Whether Brown cried that day or not, the coalition of churches, community organizations, business people, former prisoners and others engaged in grassroots relief effort soldiered on. By September 15th they had moved $100,000 worth of food and supplies to affected areas, gained access to eight buses, had evacuated over a thousand people and were helping supply and run four shelters. Through contacts with realtors and builders they were arranging temporary and permanent housing for families, and funneling volunteers from dozens of churches to affected areas to assist in cleanup. A week later, just before this article's press time, SOS After Katrina had secured the cooperation of the National Medical Association, the premiere organization of African American physicians to provide medical services to some evacuees and persons in affected areas.

"We call ourselves SOS After Katrina" said Latosha Brown. "That stands for Saving Our Selves, cause if we don't who will?"

What is a Government for?

Brown and the coalition of organizations that make up SOS Katrina know that taking care of citizens is still the responsibility of government, and they vow to stick around for the political fight to make that happen. But since it did not happen this time, they stepped up. The Red Cross did not fulfill its responsibility to serve the whole community. SOS After Katrina and the black church will continue to struggle with them – not against them, but with them, to help fix this too. Again, if we don't fight to save ourselves, who will?

The same Thursday night that BC interviewed Latosha Brown President Bush spoke to the nation from New Orleans. The president's hypocritical lip service to the right of the city's evacuated residents to return and to remain, was followed by a $50 billion dollar pledge and a wage of cost-plus, no-bid contracts to corrupt military contractors that included Halliburton and Bechtel. This, and the suspension of the 70 year old Davis-Bacon Act, allowing federal contractors to further lower the already low prevailing wages in the region are just the beginning. The good people at OMB Watch put it like this:

"The Heritage Foundation, a conservative think tank, has unveiled a vast plan for using the reconstruction of the Gulf Coast as an excuse for broad rollbacks of federal protections, including environmental, worker health and safety, and minimum wage standards….

"The president's recent speech announcing the White House's plan for reconstruction of the region included reference to a "Gulf Coast Opportunity Zone." Though Bush gave little detail of what such an opportunity zone would entail, the Heritage Foundation report using the same language details a vast give-away to corporate special interests and a full-scale repeal of health and safety protections.

If the Heritage Foundation and the Bush Administration have their way the Gulf states will be the scene of more crimes against public safety, health and prosperity in the months and years to come. They are not the least bit ashamed to tell us so, and some of the first legislative proposals along this line were submitted September 15.
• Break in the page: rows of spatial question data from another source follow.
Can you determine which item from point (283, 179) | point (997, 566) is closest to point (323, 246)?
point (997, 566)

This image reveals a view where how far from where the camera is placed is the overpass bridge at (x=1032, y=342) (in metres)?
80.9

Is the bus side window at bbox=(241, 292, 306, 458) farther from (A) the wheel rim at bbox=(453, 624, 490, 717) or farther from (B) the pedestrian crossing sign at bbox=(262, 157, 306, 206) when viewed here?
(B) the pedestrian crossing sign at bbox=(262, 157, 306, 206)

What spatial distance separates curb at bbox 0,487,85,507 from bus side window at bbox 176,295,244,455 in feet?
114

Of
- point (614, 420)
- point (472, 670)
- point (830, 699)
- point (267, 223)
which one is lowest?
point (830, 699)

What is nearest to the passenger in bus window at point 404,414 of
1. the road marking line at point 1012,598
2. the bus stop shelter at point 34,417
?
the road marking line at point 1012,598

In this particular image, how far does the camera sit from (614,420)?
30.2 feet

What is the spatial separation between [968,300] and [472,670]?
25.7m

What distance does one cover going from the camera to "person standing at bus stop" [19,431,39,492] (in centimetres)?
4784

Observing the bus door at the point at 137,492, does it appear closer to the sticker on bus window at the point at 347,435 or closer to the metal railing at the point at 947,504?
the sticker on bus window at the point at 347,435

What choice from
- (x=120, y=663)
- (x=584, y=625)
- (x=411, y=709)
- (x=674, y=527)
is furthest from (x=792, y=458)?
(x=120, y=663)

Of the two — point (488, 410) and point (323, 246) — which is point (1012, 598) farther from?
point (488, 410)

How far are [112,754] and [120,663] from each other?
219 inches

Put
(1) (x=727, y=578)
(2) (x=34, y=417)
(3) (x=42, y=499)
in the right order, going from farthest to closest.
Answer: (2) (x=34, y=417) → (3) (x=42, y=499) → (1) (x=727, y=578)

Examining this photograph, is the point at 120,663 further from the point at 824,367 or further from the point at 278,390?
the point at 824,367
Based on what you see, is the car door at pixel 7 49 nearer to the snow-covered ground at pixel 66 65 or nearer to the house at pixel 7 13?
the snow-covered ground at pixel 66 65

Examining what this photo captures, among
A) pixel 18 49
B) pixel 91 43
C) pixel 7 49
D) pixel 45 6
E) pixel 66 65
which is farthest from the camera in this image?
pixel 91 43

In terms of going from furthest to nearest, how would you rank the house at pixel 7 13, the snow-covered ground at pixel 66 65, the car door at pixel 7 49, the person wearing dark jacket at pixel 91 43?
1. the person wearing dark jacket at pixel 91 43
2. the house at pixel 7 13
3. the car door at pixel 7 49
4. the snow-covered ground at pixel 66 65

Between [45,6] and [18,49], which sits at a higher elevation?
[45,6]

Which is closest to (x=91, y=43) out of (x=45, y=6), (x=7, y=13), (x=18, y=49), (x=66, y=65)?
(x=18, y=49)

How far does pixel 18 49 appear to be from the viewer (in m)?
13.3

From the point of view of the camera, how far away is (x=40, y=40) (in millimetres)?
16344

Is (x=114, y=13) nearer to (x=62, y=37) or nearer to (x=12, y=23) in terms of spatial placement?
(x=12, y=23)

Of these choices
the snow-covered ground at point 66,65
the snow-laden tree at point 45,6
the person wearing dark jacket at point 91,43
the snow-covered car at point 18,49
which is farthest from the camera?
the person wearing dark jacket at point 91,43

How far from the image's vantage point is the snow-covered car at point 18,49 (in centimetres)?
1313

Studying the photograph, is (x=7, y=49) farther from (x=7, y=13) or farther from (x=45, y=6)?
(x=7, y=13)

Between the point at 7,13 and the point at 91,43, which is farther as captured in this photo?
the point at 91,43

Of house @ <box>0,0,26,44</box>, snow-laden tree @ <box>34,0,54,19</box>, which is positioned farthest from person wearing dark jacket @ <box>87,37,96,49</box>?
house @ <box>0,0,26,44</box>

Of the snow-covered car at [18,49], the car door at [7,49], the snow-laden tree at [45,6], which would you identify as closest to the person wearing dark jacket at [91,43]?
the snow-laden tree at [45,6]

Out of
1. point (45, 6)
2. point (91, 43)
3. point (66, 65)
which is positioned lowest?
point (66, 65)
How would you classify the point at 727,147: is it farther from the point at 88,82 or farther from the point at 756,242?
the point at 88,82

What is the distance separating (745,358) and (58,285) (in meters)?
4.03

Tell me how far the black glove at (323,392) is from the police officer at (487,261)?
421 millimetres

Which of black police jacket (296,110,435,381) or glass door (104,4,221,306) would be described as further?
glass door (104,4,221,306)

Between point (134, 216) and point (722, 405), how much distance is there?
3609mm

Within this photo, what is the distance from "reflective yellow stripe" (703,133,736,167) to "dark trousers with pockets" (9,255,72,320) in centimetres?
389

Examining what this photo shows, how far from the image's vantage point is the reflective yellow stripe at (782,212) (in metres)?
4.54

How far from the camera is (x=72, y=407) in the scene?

We have seen grassroots black leaders in our churches and community organizations answer the call to pull together a people's relief effort in response to the government's failure to plan and provide for its citizens in crisis.

The question now is whether members of our established black political leadership are willing to relentlessly expose the root causes of these failures and make sure they never happen again. What will black political leadership do to protect us and the nation from Bush's cynical "Gulf Coast Opportunity Zone"? What good are institutions like the Congressional Black Caucus if they do not offer real alternative visions, hold public hearings, educate the public, and campaign for concrete remedies. Unity of the caucus would be nice, but clarity and an opposing vision of what the Gulf coast must look like, what America must look like are far more important at this time.

The grassroots leadership has stepped up. Now it's time for members of the Congressional Black Caucus to find their voices. So far, the contrast between the can-do spirit of our churches and community organizations, and yes, our organized ex-offenders and what we hear from most of our black faces in high places is glaring, obvious and a little sad.